Tout commence par l'enfermement dans une unité de soins pour malades psychiatriques d'un homme qui affirme être un universitaire anglais, professeur de littérature et spécialiste du poète anglais Johnson. Le problème est que Nicholas Slopen est décédé d'un accident de la circulation il y a des mois. L'irruption de cet usurpateur, qui se trouve être le narrateur, dans ce qui reste de la vie de Slopen provoque cet enfermement où il entame la rédaction de son histoire, de leur histoire.
Il est bien compliqué de parler de l'intrigue sans trop en dire, toujours est-il que le thème principal du roman est l'identité.

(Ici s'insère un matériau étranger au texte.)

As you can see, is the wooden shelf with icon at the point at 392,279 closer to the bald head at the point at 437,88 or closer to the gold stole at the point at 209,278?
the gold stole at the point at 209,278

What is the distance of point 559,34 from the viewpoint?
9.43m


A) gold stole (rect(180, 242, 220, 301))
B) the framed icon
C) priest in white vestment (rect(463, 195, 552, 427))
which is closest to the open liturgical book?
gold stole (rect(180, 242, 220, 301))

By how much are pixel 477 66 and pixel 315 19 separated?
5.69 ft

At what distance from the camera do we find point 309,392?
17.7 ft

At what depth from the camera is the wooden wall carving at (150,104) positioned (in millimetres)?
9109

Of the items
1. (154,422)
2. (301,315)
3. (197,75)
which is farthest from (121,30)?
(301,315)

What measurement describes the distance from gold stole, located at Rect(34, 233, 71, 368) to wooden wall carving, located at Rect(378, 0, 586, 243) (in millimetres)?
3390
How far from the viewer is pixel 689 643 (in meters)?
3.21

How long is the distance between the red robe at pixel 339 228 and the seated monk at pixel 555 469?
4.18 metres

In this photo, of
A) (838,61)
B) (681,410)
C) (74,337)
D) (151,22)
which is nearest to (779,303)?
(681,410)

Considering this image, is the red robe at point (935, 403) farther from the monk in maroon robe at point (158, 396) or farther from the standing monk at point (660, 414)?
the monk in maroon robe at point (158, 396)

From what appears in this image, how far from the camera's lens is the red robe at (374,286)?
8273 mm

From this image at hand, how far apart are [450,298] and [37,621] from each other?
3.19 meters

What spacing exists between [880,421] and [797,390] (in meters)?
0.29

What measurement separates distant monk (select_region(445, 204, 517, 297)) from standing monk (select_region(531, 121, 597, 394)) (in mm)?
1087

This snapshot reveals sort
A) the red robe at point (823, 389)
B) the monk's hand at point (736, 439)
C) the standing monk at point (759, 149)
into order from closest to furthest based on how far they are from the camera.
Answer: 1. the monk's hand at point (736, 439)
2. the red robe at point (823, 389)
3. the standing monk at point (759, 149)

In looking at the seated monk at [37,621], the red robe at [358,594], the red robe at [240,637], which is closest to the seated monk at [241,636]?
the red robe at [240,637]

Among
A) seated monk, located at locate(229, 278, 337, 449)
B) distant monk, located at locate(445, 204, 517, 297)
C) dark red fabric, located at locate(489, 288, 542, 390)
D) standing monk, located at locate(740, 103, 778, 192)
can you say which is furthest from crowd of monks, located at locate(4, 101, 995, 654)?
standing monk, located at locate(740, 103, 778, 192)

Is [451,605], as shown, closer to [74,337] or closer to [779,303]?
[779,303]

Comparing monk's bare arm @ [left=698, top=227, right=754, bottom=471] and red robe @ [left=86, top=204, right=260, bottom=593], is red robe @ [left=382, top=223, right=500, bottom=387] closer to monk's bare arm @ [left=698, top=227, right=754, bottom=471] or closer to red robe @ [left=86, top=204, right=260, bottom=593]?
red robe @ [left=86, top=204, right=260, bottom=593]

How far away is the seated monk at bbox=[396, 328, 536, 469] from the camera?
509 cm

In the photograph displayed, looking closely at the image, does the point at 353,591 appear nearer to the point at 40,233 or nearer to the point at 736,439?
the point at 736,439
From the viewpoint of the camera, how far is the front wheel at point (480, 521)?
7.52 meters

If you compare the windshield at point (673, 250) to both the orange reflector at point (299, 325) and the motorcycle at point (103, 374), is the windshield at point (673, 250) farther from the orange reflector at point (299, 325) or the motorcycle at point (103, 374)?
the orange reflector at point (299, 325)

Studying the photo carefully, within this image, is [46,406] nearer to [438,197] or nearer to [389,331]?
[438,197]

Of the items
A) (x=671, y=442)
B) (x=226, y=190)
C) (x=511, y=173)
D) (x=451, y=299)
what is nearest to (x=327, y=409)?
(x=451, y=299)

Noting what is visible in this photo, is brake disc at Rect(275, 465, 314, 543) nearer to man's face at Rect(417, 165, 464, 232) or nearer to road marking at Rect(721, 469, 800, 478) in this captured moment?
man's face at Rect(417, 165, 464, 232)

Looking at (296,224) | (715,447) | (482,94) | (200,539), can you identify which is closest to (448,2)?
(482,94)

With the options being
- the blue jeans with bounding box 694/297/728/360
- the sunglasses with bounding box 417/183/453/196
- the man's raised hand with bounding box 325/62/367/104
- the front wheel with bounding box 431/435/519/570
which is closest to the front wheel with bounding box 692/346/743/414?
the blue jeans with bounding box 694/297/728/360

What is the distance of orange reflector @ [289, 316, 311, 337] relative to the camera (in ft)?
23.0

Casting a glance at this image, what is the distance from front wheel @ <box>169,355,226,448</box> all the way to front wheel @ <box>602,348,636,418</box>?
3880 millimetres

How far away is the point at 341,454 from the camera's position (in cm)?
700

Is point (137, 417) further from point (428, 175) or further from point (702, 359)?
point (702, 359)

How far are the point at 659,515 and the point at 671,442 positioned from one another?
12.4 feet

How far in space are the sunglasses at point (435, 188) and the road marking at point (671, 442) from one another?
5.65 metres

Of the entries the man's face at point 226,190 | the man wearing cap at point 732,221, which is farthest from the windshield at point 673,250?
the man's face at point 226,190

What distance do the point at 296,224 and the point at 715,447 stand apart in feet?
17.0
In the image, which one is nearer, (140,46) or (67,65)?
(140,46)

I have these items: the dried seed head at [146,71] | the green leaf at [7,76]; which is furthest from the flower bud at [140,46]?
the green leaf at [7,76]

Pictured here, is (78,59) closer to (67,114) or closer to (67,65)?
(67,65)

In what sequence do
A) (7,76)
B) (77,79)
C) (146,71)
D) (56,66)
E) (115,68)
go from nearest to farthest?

Qu'est-ce qui fait que je suis moi ? Mes souvenirs ou bien mon enveloppe corporelle ? C'est à cette question que tente de répondre le "testament" du narrateur aussi bien par des chapitres autobiographiques que par des comptes rendus de séances avec le psychiatre.
Quand on referme "Corps Variables" de Marcel Theroux on se rend compte qu'on a été basculé dans un style puis dans un autre sans vraiment s'en apercevoir. Thriller psychologique ou récit fantastique, intrigue réaliste ou science fiction, l'auteur ne se fixe pas dans un genre défini et on suit le narrateur au fil de l'histoire. Malgré sa construction prenant différentes formes et puisant dans différents styles c'est le fil chronologique qui donne corps à l'ensemble et dont l'auteur s'éloigne finalement peu.
L'ambiance du récit varie également, assez froid et factuel dans son commencement, c'est un récit beaucoup plus intime qui nous est proposé lorsque que l'on commence à reconstruire les briques de la réalité, pour se conclure dans une belle mélancolie. Tout varie, le rythme lent au début lors de l'exposition de la vie professionnelle et personnelle de Nicholas s'accélère également au fur et à mesure des révélations qui nous sont faites.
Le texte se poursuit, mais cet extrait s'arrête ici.